We begin by settling into the body — not forcing stillness, but discovering it. Moving through layers of embodied experience, we notice sensation, temperature, tension, and the overall felt sense of how we are right now. We also become aware of our relationship to what we find: whether we like it or resist it, and the subtle ways that resistance shows up as distraction or tension.
From here, we explore three pathways into a deeper allowing — meeting experience with unconditional love, softening into humility and surrender, or resting as the awareness that witnesses everything without being touched by it. The breath supports this practice, not as a way to block experience out, but as something that opens and steadies us as we learn to welcome whatever is present.
Transcripts have been automatically generated and may contain small differences from the audio, or errors.
Begin by finding a way to come to stillness without forcing yourself into stillness. Rather than kind of preventing your body from moving, just find stillness within yourself. Find stillness within your body.
And the stillness of the body provides a container, in which our awareness can rest. So begin to fill this container with awareness, filling your body with presence.

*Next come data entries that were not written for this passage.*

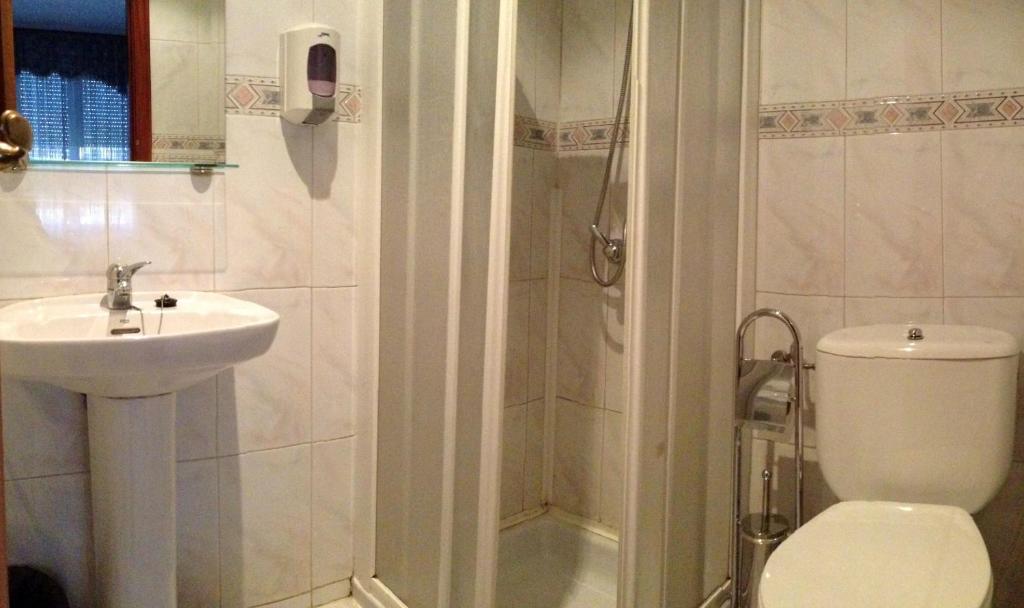 לאון Hostal Sol Naciente חדר תמונה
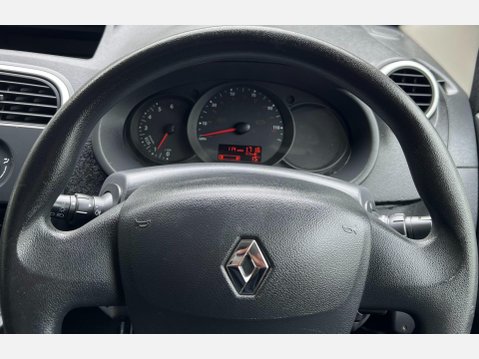 Renault Kangoo 1.5 LL21 dCi Phase 2 Panel Van 6dr Diesel Manual FWD L3 H1 (123 g/km, 110 b 33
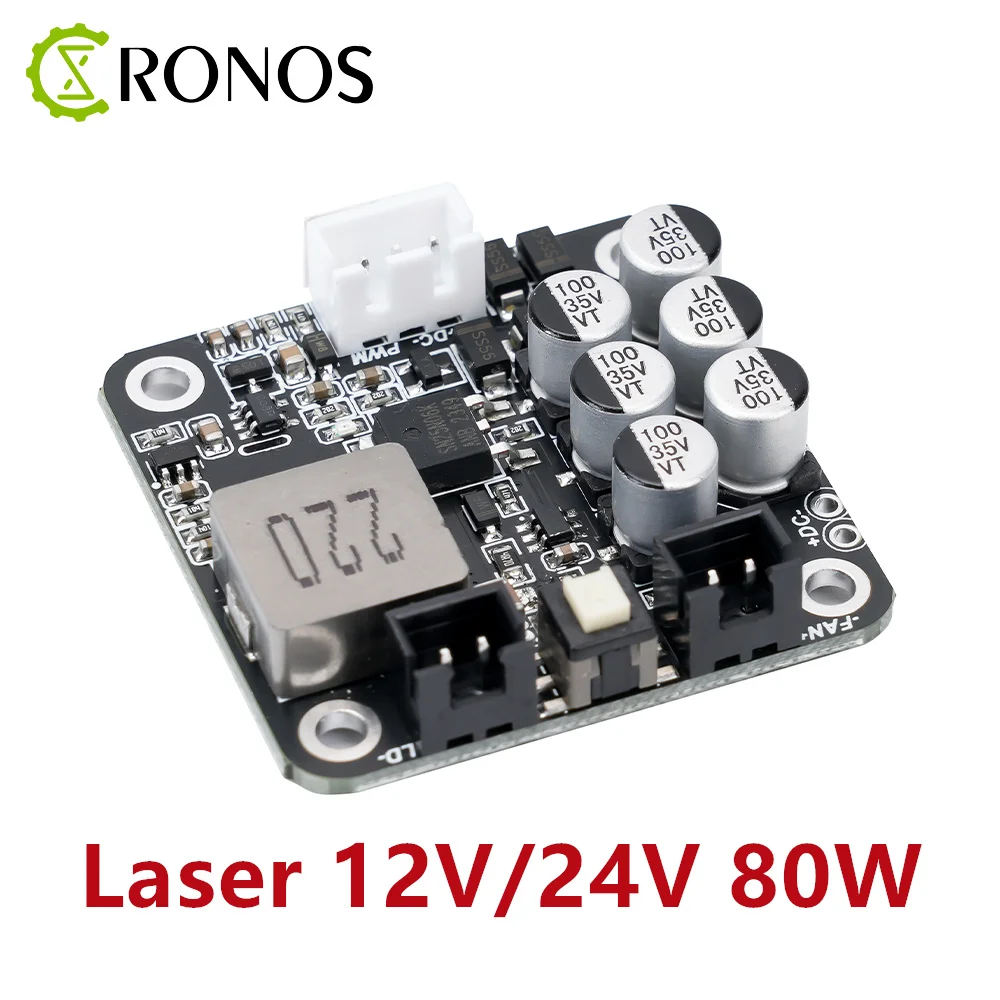 

Лазерный драйвер CRONOS 80W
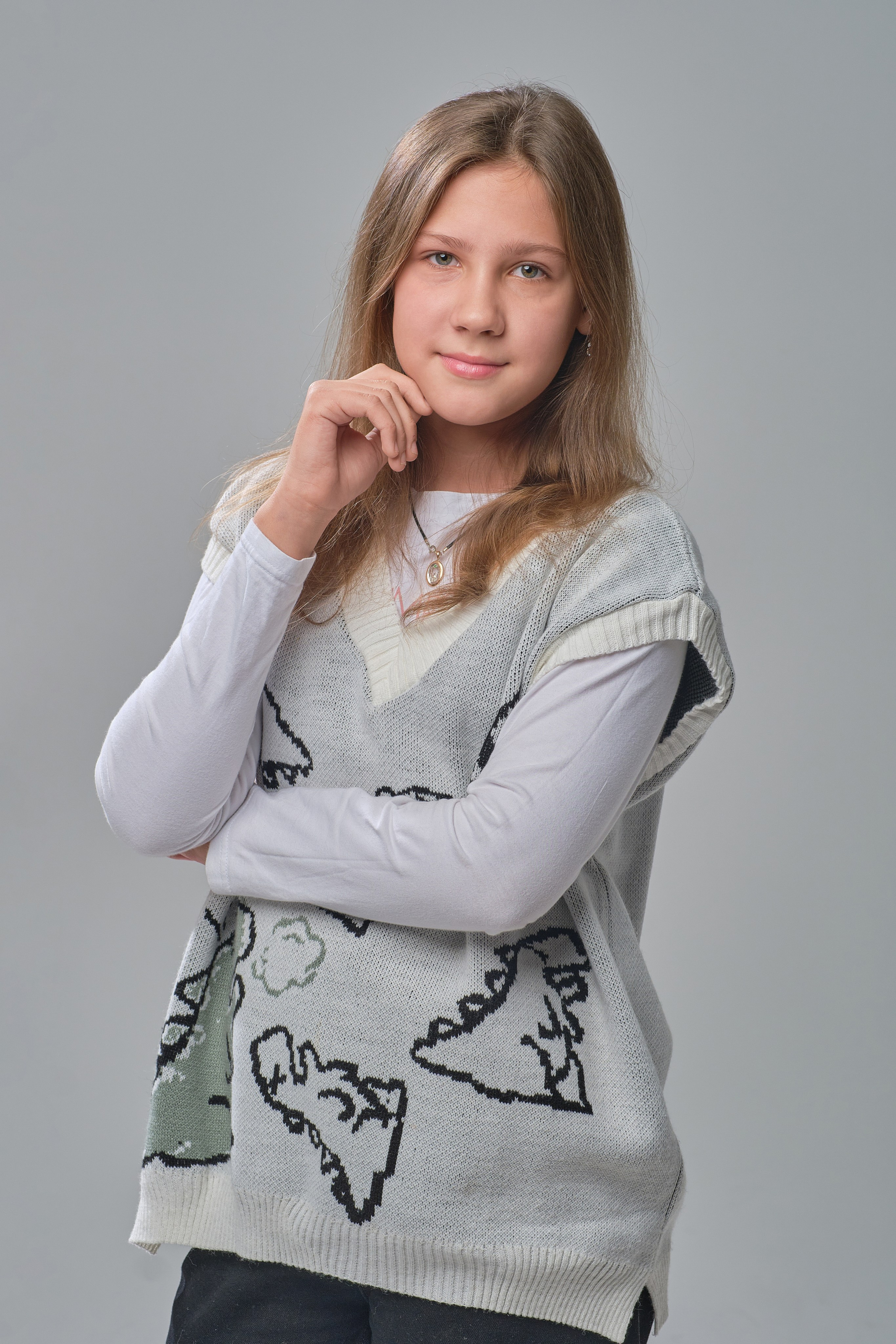 Начальная школа — Портреты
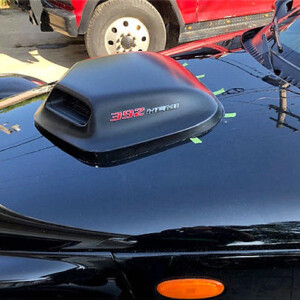 Prowler with a Shaker Hood Intake, Joe Lewis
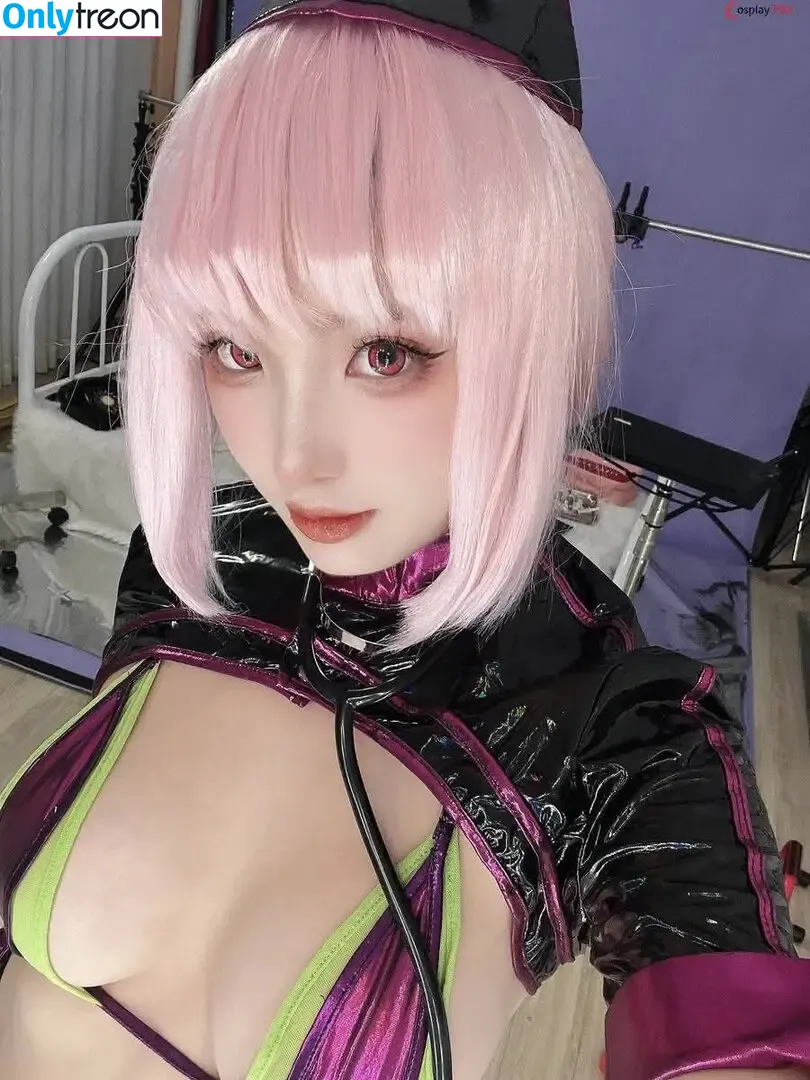 Nana Cat nude photo #0027 (NanaCat / cathyy_lee / nanakuroi)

And as you do so, notice what you meet. Notice what awareness finds in your body. Usually the most obvious things are the most intense or uncomfortable sensations in the body. And it can take a minute or two or more to reveal more of the subtlety of what's going on.
So take that time. You can bring your awareness to different layers of embodied experience to help with this. Noticing the temperatures in the body. Noticing the patterns of tension that shift through your body—not static, but moving like clouds.
Notice the tingles, the subtle sensations. If you pick a part of your body and zoom in closely, you'll normally find some kind of vibration, some kind of tingle. Then notice the felt sense of your body.
This is the kind of the feeling of the body that lends itself to adjectives like fizzy, restless, smooth, cloud-like, spiky. What is the general feel of the body? And an adjective may come, and it will never be the final and complete answer.
So just continue to listen a little bit more deeply. Notice whether or not you're—whether or not you like how your body feels this morning. Sometimes when we feel good, we like that. Sometimes when we feel bad, we don't like that.
But we're not always aware of this sort of secondary reaction to how we're feeling. Become aware of that. And then just create some space around all of this.
We can do this by really wholeheartedly committing to allowing our experience this morning to be completely what it already is. You may notice the parts of us that want to fix things, that want to change things, want to improve things.
And this often manifests as distraction—thinking about how we're feeling rather than actually feeling it. Or it manifests as tension, a kind of rejection of the reality of our experience because we want to replace it with something else.
We don't have to fight any of these parts, any of these tendencies. You can just include them and witness them and allow them to. In doing so, we become less caught up in that endless attempt to organise life, to organise experience.
This attitude of allowing things to be just as they are. We can access this in a few different ways. One way is to see it, to feel it, as a kind of love—kind of unconditional love.
Knowing that this is the most sensible way to hold our experience, to offer it a deep, authentic love. Another way is as a kind of surrender, a kind of humility. Like, I know I don't call the shots even in my own life.
I'm not really in charge of what happens. This recognition, this humility, can lead to a softening, a laying down of our weapons. Another approach is to just notice that everything that's present in your body is an experience that you can witness.
That you—the subject, you—the consciousness can witness. Even the sensations, emotions, thoughts that feel like, "this is me doing this, this is my emotion, my discomfort, my restlessness," whatever it might be.
Notice that you can watch this happening. And it's possible to situate yourself in the watching rather than in the experience itself. So you can see which of these three routes feels most resonant with you this morning.
So in many ways the essence of meditation is just this allowing of all experience. And it can be very helpful to base ourselves on the breath or somewhere else as we do this.
So if it does feel helpful for you, just begin to draw the breath into the foreground of your experience. And spend a minute or two deepening your sense of what the breath is uncovering—more sensations connected to the breath.
The movement of the belly, the air in the nostrils, the quiet sound of the breath, and most importantly, the rise and fall in your whole body—the brightening and releasing that the breath invites from every cell in your body.
And you can allow the breath to help you in this resting into your experience, this witnessing of experience, and this deep allowing and welcoming of all that is present with you this morning. We're never using the breath as a way to block everything else out.
And so we keep this presence in the whole body sensitive and attuned to the whole field of embodied experience. And the breath just opens this out, creates space, brings a sense of harmony and steadiness.
So resting awareness in the body and finding your way in to really, truly allowing everything. Through this love, tuning into this quiet, spacious love, compassion, goodwill, that meets all experience with open arms - this humility, this acknowledgment that we're not in charge. Or through this capacity to rest as awareness, as consciousness just holds everything, witnesses everything, and just as the bowl is not affected by what's put in it, just so this consciousness, this awareness, is unaffected by its contents, forever free. And this is how we'll practise in silence for the last few minutes.